Raja terkaya Indonesia, Mangkunegara VI, menolak hidup mewah dan memilih hidup sederhana untuk mencegah masyarakat miskin dan negara kebangkrutan. Meskipun memiliki kekayaan dari sistem feodalisme kerajaan dan bisnis gula, Mangkunegara VI berada di posisi sulit saat naik takhta pada 1896 karena kerajaannya terancam kebangkrutan akibat kemerosotan pendapatan bisnis gula.
Banyak bangsawan hidup mewah dan pemborosan, sehingga Mangkunegara VI melakukan terobosan dengan hidup hemat dan rela sengsara. Dia hanya menerima gaji rendah dari pemerintah kolonial dan menolak kenaikan gaji serta tunjangan.

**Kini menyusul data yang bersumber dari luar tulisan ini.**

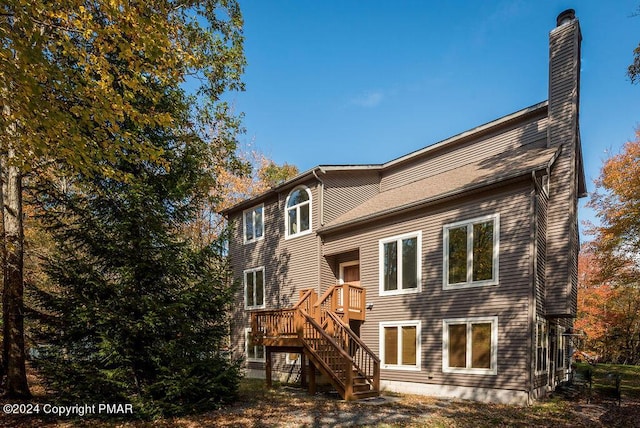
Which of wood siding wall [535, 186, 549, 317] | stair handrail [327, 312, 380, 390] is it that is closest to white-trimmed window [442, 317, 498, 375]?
wood siding wall [535, 186, 549, 317]

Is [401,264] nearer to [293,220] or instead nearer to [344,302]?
[344,302]

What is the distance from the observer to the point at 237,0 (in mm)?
12016

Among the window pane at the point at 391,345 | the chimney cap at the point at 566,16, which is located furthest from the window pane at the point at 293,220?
the chimney cap at the point at 566,16

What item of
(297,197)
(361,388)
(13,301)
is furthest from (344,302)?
(13,301)

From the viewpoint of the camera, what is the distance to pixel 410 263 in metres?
11.9

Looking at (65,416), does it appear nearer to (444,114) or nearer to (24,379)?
(24,379)

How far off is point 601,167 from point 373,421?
20.0m

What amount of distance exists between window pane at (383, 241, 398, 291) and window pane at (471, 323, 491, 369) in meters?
2.86

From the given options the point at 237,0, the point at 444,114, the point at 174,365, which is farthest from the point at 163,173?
the point at 444,114

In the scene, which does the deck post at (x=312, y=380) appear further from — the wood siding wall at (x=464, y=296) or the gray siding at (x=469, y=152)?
the gray siding at (x=469, y=152)

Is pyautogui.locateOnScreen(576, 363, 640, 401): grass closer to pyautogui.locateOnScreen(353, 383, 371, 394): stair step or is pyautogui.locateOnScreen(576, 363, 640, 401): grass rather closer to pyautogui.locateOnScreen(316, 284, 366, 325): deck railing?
pyautogui.locateOnScreen(353, 383, 371, 394): stair step

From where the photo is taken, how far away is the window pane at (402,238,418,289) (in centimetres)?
1173

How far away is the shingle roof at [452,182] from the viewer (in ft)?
33.4

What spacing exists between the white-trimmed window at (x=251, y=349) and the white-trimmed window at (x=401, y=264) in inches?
279
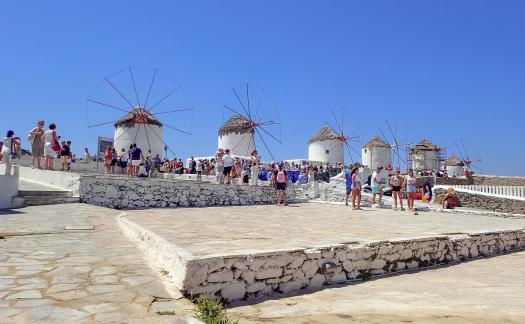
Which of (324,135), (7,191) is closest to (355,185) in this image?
(7,191)

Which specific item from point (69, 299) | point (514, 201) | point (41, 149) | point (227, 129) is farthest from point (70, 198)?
point (227, 129)

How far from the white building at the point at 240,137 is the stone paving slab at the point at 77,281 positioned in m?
22.8

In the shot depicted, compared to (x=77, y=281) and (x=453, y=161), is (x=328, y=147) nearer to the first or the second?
(x=453, y=161)

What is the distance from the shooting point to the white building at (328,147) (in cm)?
3381

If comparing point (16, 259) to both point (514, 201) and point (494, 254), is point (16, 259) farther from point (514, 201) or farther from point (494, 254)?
point (514, 201)

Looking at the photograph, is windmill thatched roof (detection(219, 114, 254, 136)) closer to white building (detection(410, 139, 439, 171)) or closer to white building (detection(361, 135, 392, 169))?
white building (detection(361, 135, 392, 169))

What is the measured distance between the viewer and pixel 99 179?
9984 millimetres

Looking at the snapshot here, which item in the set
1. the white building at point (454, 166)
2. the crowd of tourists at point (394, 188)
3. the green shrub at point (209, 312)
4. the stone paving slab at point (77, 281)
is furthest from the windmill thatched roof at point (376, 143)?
the green shrub at point (209, 312)

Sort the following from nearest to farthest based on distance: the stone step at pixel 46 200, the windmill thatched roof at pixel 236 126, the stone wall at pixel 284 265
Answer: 1. the stone wall at pixel 284 265
2. the stone step at pixel 46 200
3. the windmill thatched roof at pixel 236 126

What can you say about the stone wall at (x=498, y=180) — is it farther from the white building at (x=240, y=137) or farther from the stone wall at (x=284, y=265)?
the stone wall at (x=284, y=265)

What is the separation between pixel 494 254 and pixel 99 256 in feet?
20.6

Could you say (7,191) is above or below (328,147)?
below

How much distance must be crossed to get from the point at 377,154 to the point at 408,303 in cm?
3445

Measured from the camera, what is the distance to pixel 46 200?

Mangkunegara VI juga melarang keluarga hidup mewah dan memboroskan uang, mengadakan pesta mewah, serta mengurangi birokrasi yang makan biaya. Hasilnya, kas Praja Mangkunegaran meningkat dan uang digunakan untuk kepentingan rakyat, seperti beasiswa, pembangunan sekolah, infrastruktur, dan pembangunan kampung. Meskipun kebijakannya membuat masyarakat sejahtera, bangsawan tidak lagi memiliki keistimewaan, sehingga pada akhirnya, Mangkunegara VI turun takhta pada tahun 1916. Meski dicintai rakyat, kebijakan reformisnya menimbulkan ketidakpuasan di kalangan bangsawan.